◆ Reading text ◆
The cloying smell of lamp oil filled the room, thick, sweet, and dangerous. The mentalist had started towards his opponent, seeing him retreating, but the thick oil was a threat he wasn't willing to discount, and he stopped short of what he thought the mans throwing range might be. He wasn't breathing heavily yet, but if they ever really got into it he'd be panting in no time. That didn't matter yet though, his voice was still clear and free of the ragged quality shortness of breath bestowed on it. "You can't hold that up forever, and I've got all the time in the world waiting for you to drop it on your own head."

◆ Data segment ◆
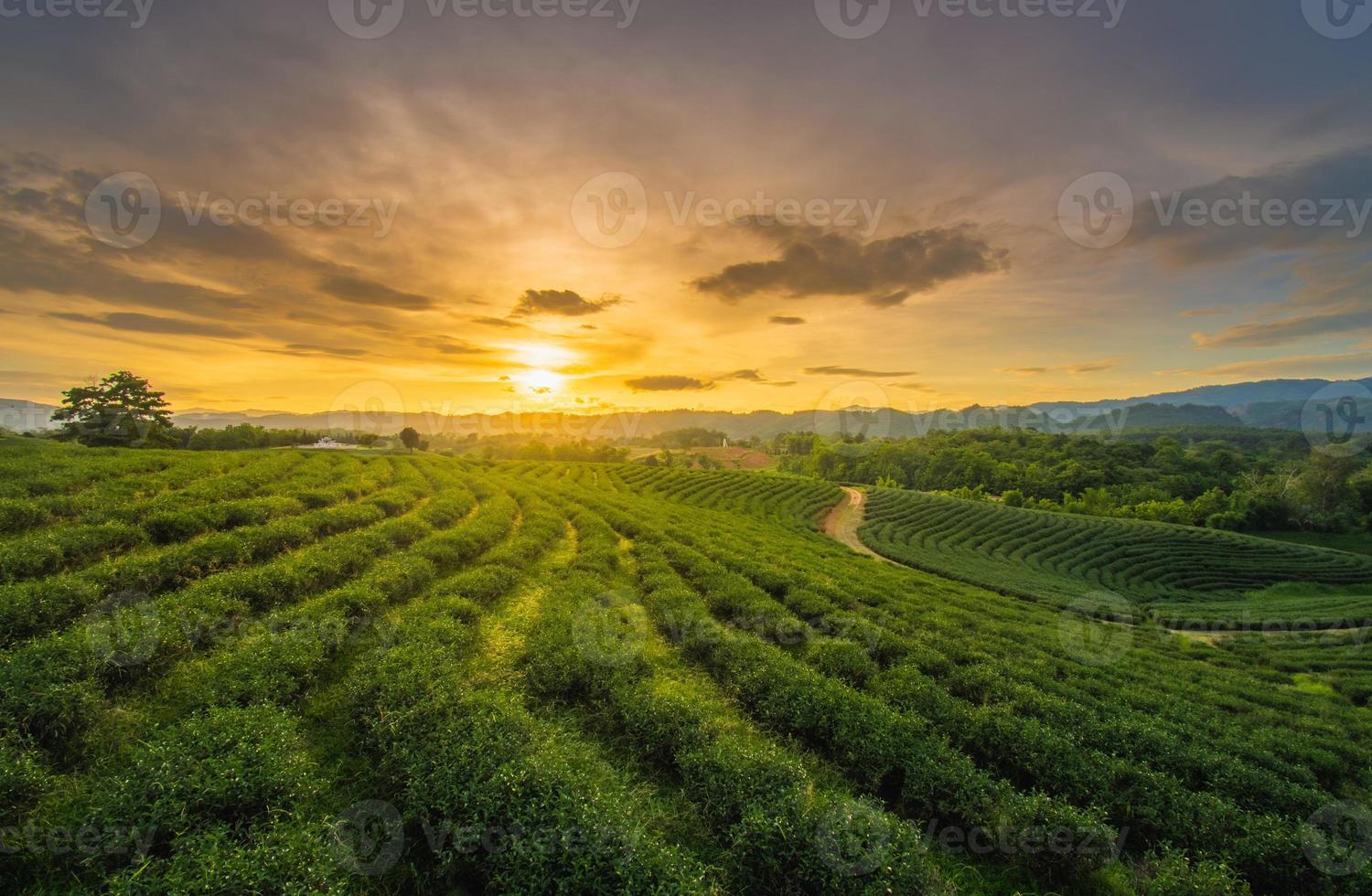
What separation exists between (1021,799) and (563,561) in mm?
16220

◆ Stated problem ◆
Continue the story of the mentalist's standoff over the lamp oil, starting after its last line.

◆ Exercise result ◆
He stepped back a moment, walked over to another barrel, and brandished his hammer, before sending it smashing into the thick wood, shattering the top portion of the barrel and revealing a deep well of oil. He reached to his belt and pulled out a dagger, dipping the blade in the oil. The film of flammables coating the blade served a purpose. He demonstrated that purpose a moment later when he smashed the glass on a lamp, igniting the oil on his knife blade. If his adversary wouldn't come to him, he would force the man to attack. The dagger was burning merrily, and the flaming steel bridged the gap between the pair with terrifying speed. It wasn't aimed at the mans body. Its flight terminated with a wicked impact in the wood of the barrel above his head. The burning knife embedded in the wood would force the man to drop it, or throw it away.

Now the hammer came back up, hefted back into swinging position. Charles started walking towards his opponent slowly, conserving his energy for the fight that was to come. He might move fluidly in his armor, but that didn't mean he wasn't exerting himself to carry the heavy plate mail he wore. His opponent was right. The iron in his armor WAS unusually thick. It was a compromise he had reached long ago, the balance between protection, and weight. It was only slightly less effective than steel armor, and weighed nearly twice as much. The armored menace was moving in on his opponent, and it was going to interesting to see what he did.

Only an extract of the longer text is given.